Usama [00:17:05]: I guess, like, generally we use a lot of inference, as you can tell with, like, the spinning thing takes a while. So, yeah, there's definitely, like, a bunch of different things happening under the hood. We've tried both approaches and they have their, sort of, drawbacks and benefits. I think that that idea of, like, questioning, like, the two different personas, like, persists throughout, like, whatever approach we try. It's like, there's a bit of, like, imperfection in there. Like, we had to really lean into the fact that, like, to build something that's engaging, like, it needs to be somewhat human and it needs to be just not a chatbot. Like, that was sort of, like, what we need to diverge from. It's like, you know, most chatbots will just narrate the same kind of answer, like, given the same sources, for the most part, which is ridiculous. So, yeah, there's, like, experimentation there under the hood, like, with the model to, like, make sure that it's spitting out, like, different takes and different personas and different, sort of, prompting each other is, like, a good analogy, I guess.
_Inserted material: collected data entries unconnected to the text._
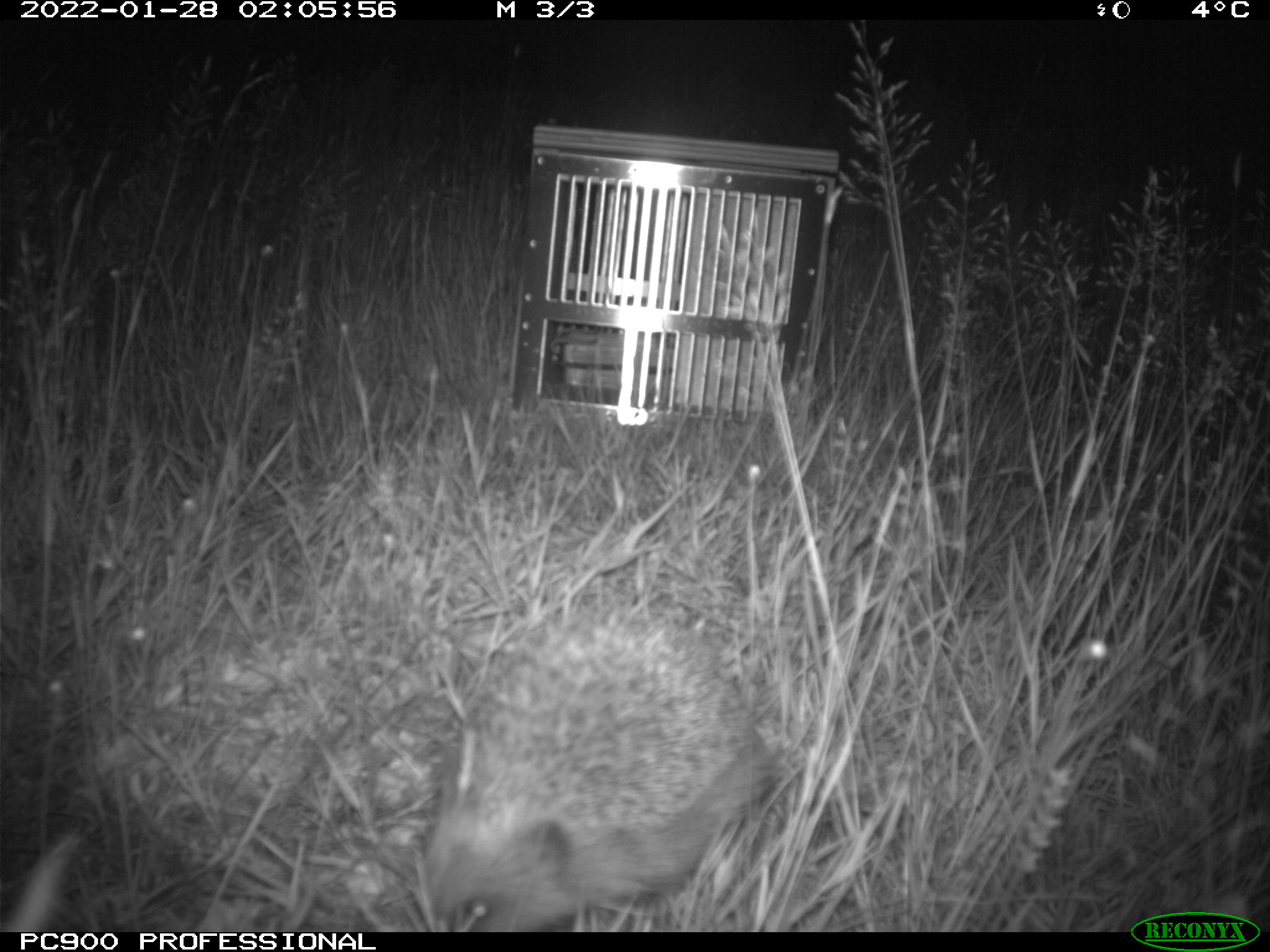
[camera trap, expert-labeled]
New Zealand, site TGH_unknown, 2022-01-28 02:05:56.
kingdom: Animalia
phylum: Chordata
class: Mammalia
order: Eulipotyphla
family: Erinaceidae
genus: Erinaceus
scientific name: Erinaceus europaeus europaeus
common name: european hedgehog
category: hedgehog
Hedgehog (european hedgehog) (Erinaceus europaeus europaeus).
Swyx [00:18:00]: Yeah, I think Steven Johnson, I think he's on your team. I don't know what his role is. He seems like chief dreamer, writer.
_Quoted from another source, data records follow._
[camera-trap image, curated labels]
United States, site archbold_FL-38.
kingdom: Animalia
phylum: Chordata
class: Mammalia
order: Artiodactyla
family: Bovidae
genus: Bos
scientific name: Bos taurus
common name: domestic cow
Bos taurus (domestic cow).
Raiza [00:18:08]: Yeah, I mean, I can comment on Steven. So, Steven joined, actually, in the very early days, I think before it was even a fully funded project. And I remember when he joined, I was like, Steven Johnson's going to be on my team? You know, and for folks who don't know him, Steven is a New York Times bestselling author of, like, 14 books. He has a PBS show. He's, like, incredibly smart, just, like, a true, sort of, celebrity by himself. And then he joined Google, and he was like, I want to come here, and I want to build the thing that I've always dreamed of, which is a tool to help me think. I was like, a what? Like, a tool to help you think? I was like, what do you need help with? Like, you seem to be doing great on your own. And, you know, he would describe this to me, and I would watch his flow. And aside from, like, providing a lot of inspiration, to be honest, like, when I watched Steven work, I was like, oh, nobody works like this, right? Like, this is what makes him special. Like, he is such a dedicated, like, researcher and journalist, and he's so thorough, he's so smart. And then I had this realization of, like, maybe Steven is the product. Maybe the work is to take Steven's expertise and bring it to, like, everyday people that could really benefit from this. Like, just watching him work, I was like, oh, I could definitely use, like, a mini-Steven, like, doing work for me. Like, that would make me a better PM. And then I thought very quickly about, like, the adjacent roles that could use sort of this, like, research and analysis tool. And so, aside from being, you know, chief dreamer, Steven also represents, like, a super workflow that I think all of us, like, if we had access to a tool like it, would just inherently, like, make us better.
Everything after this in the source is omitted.